● **WORK TO COMPLETE**:
1. According to the passage on Hungary's 2013 Budget Act amendment, why are certain "constitutional titles" to set aside fund reserves until 30 June 2013?
2. In the passage on Hungary's 2013 Budget Act amendment, what is the first instalment the Hungarian Financial Supervisory Authority must pay, and by what date?

==== DOCUMENT EXCERPT

The Government has submitted an amendment to the 2013 Budget Act to Parliament which contains certain measures to ensure that Hungary exits the Excessive Deficit Procedure.

With this, the Government aims to lay down fiscal cornerstones for 2013 such as HUF 15 325bn for headline revenues and HUF 16 205bn for headline expenditures with a deficit figure of HUF 879.8bn.

In the summary for the rationale leading up to the proposal, available at the Parliament’s website, the Government emphasizes that the Bill contains measures proposed to be introduced with the aim of Hungary’s exiting the EDP and which fall under the scope of competency of the National Assembly and require amendment of the Budget, address the concerns of law-enforcers and include the fiscal effects of measures the Government has already implemented.

The Government prescribes the payment of HUF 1.5bn by the Hungarian Financial Supervisory Authority, a body with its own budget, from which amount the first instalment of HUF 500 million is to be paid until 30 June, while the remainder shall be paid in equal monthly instalments.

Certain so-called “constitutional titles”, independent of Government control, also contribute to the improvement of the fiscal balance, and thus until 30 June 2013 fund reserves of varying amounts shall be set side. The amounts to be earmarked, for example within the Parliament Fund (including, among others, titles for the Equal Treatment Authority or the Hungarian National Authority for Data Protection and Freedom of Information), the Office of the President of Hungary Fund or the Constitutional Court Fund, total some HUF 500 million, HUF 26.3 million and 35.5 million, respectively. The two largest amounts to be frozen are appropriations for judicial courts (HUF 1.5bn) and public prosecutor’s offices (HUF 732.9 million).

========
==== SOURCE MATERIAL

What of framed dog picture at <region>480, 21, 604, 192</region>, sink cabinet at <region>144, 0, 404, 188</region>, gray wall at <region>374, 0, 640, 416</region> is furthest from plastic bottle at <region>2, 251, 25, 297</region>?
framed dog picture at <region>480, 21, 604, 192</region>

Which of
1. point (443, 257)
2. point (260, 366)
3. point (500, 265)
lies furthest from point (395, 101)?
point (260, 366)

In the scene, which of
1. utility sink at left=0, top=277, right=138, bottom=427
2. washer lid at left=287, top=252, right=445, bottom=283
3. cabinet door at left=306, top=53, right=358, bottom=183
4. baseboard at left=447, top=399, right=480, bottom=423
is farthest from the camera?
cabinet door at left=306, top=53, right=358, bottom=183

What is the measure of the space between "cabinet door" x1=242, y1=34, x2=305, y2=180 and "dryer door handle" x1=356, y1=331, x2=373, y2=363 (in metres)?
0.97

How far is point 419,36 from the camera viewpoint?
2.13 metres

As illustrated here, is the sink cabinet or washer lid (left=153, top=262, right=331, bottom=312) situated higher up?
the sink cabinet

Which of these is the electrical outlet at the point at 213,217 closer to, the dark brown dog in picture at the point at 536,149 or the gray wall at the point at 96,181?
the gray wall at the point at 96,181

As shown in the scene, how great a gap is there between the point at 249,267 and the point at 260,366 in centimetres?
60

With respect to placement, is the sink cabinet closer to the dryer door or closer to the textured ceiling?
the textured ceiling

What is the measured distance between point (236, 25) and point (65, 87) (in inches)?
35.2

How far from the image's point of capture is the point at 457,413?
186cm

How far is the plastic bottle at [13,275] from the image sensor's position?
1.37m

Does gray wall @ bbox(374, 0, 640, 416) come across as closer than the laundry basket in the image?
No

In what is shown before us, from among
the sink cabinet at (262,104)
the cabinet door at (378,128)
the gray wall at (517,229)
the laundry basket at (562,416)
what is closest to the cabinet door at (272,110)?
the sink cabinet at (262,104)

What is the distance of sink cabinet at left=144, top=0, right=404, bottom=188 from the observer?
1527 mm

========

● **EXPECTED RESULTS**:
1. Certain "constitutional titles" are to set aside fund reserves of varying amounts until 30 June 2013 because they also contribute to improving the fiscal balance. This is part of an amendment intended to ensure that Hungary exits the Excessive Deficit Procedure.

2. The first instalment is HUF 500 million, payable until 30 June.